Syntax Meaning Example

(?=pattern)

Positive lookahead - must follow

foo(?=bar) matches "foo" only if followed by "bar"

(?!pattern)

Negative lookahead - must NOT follow

foo(?!bar) matches "foo" only if NOT followed by "bar"

Zero-width

Doesn’t consume characters

Position assertion, not a match

PCRE only

Not in BRE/ERE

Use grep -P, Python, JavaScript

Zero-Width Explained

Lookahead assertions check what’s ahead WITHOUT including it in the match:

# Without lookahead: "foobar" consumed entirely
echo "foobar" | grep -oP 'foo.*'
# Output: foobar

# With lookahead: only "foo" matched, "bar" verified but not consumed
echo "foobar" | grep -oP 'foo(?=bar)'
# Output: foo

# The difference matters for extraction and replacement

Interactive CLI Drill

bash ~/atelier/_bibliotheca/domus-captures/docs/modules/ROOT/examples/regex-drills/07-lookahead.sh

Exercise Set 1: Positive Lookahead Basics

cat << 'EOF' > /tmp/ex-lookahead.txt
filename.txt
filename.pdf
filename.doc
config.yaml
config.json
config.xml
script.sh
script.py
script.rb
user123
user456admin
admin789
EOF

Ex 1.1: Match "filename" only if followed by ".txt"

Solution
grep -oP 'filename(?=\.txt)' /tmp/ex-lookahead.txt

Output: filename (only from the .txt line) Note: The .txt is verified but NOT included in the match.

Ex 1.2: Match "config" only if followed by ".yaml" or ".json"

Solution
grep -oP 'config(?=\.(yaml|json))' /tmp/ex-lookahead.txt

Output: config (twice - for yaml and json lines)

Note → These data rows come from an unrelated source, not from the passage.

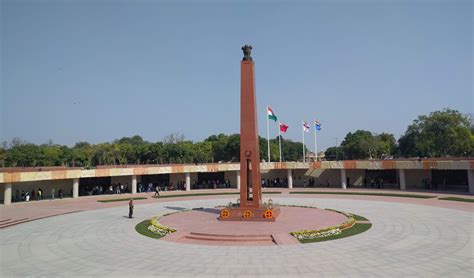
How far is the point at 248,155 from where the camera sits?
22.1 m

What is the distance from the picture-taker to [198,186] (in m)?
47.0

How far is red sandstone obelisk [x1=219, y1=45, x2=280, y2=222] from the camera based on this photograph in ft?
70.1

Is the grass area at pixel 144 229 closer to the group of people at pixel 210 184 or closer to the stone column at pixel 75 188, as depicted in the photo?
the stone column at pixel 75 188

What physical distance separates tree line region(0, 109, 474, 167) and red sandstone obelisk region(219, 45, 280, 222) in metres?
43.8

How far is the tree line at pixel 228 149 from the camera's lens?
177 feet

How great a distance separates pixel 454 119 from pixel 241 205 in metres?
46.3

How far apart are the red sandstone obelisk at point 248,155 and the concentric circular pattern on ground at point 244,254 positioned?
19.4 ft

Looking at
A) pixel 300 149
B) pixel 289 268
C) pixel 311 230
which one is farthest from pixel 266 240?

Ex 1.3: Match "user" followed by digits

Solution
grep -oP 'user(?=\d+)' /tmp/ex-lookahead.txt

Output: user (from user123 and user456admin lines)

Ex 1.4: Match "script" followed by .py or .sh

Solution
grep -oP 'script(?=\.(py|sh))' /tmp/ex-lookahead.txt

Exercise Set 2: Negative Lookahead Basics

cat << 'EOF' > /tmp/ex-neglook.txt
192.168.1.100
192.168.1.1
10.0.0.1
172.16.0.100
8.8.8.8
1.1.1.1
user_test
user_prod
user_dev
admin_test
admin_prod
EOF

Ex 2.1: Match "user_" NOT followed by "test"

Solution
grep -oP 'user_(?!test)' /tmp/ex-neglook.txt

Output: user_ (from user_prod and user_dev)

Ex 2.2: Match IPs NOT ending in ".1"

Solution
grep -P '\d+\.\d+\.\d+\.(?!1$)\d+' /tmp/ex-neglook.txt

Output: Lines with IPs not ending in .1

Ex 2.3: Match "admin_" NOT followed by "test"

Solution
grep -oP 'admin_(?!test)\w+' /tmp/ex-neglook.txt

Output: admin_prod

Ex 2.4: Match lines NOT followed by specific pattern

Solution
# Match 192.168 NOT followed by .1.
grep -P '192\.168\.(?!1\.)' /tmp/ex-neglook.txt

This matches 192.168.x.x where x is not 1.

Exercise Set 3: Password Validation

Lookahead is perfect for password complexity rules (must contain X AND Y AND Z):

cat << 'EOF' > /tmp/ex-passwords.txt
password
Password1
Password1!
Pass1!
Abcd1234!
abc123
ABC123!
longpasswordwithoutspecials
P@ssw0rd!
EOF

Ex 3.1: Must contain at least one digit

Solution
grep -P '(?=.*\d)' /tmp/ex-passwords.txt

(?=.*\d) - From start, look ahead for any chars followed by a digit.

Ex 3.2: Must contain at least one uppercase

Solution
grep -P '(?=.*[A-Z])' /tmp/ex-passwords.txt

Ex 3.3: Must contain digit AND uppercase AND special char

Solution
grep -P '(?=.*\d)(?=.*[A-Z])(?=.*[!@#$%^&*])' /tmp/ex-passwords.txt

Multiple lookaheads - ALL must be satisfied. Output: Password1!, Abcd1234!, P@ssw0rd!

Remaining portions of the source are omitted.